● **Data to process**
----------
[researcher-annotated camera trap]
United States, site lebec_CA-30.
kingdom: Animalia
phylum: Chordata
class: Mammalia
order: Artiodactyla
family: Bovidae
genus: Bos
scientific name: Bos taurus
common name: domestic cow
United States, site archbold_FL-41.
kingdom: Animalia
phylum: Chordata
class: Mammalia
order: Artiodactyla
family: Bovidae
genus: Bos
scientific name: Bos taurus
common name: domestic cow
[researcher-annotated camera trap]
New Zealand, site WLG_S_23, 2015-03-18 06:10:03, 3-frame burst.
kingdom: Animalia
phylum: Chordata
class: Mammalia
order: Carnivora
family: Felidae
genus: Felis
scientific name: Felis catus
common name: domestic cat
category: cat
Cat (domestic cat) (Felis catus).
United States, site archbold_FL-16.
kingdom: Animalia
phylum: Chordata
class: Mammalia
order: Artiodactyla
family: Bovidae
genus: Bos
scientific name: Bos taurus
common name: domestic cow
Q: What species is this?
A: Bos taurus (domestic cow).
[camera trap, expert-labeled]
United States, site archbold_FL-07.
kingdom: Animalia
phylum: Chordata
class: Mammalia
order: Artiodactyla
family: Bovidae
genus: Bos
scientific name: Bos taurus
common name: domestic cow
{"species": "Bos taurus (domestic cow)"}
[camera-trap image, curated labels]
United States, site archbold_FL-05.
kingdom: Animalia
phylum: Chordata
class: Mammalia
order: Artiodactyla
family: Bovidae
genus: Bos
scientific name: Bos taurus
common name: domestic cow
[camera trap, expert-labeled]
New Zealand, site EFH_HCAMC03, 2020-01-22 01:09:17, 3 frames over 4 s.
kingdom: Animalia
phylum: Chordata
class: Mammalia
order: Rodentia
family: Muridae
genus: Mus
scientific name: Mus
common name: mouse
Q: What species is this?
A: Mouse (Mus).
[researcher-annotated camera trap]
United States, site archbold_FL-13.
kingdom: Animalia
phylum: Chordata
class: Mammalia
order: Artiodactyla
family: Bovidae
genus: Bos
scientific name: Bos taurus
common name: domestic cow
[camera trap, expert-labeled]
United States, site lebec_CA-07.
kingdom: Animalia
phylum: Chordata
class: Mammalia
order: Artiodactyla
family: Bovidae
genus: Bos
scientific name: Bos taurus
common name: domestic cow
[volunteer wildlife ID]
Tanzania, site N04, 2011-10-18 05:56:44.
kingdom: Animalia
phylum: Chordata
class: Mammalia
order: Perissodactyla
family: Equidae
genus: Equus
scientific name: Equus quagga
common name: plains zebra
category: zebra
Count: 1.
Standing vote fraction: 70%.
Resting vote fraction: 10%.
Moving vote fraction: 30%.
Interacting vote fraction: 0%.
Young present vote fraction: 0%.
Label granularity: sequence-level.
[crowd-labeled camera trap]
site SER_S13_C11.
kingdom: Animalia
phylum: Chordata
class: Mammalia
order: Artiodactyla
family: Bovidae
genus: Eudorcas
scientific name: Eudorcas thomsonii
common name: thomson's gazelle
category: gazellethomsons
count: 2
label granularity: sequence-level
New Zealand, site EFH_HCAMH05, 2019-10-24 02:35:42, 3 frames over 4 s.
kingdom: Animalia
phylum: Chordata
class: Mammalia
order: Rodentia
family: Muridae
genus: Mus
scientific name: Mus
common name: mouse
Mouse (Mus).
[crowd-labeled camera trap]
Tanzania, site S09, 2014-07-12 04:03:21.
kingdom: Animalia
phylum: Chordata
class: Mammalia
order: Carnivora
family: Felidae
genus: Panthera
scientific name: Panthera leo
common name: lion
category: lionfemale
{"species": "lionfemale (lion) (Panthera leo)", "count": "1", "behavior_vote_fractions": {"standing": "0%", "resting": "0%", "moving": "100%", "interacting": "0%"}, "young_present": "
----------
● **What is required**
Working from the material above, tally how many lines hold the string "Panthera". The number is all that is needed.

● **Output of the exercise**
3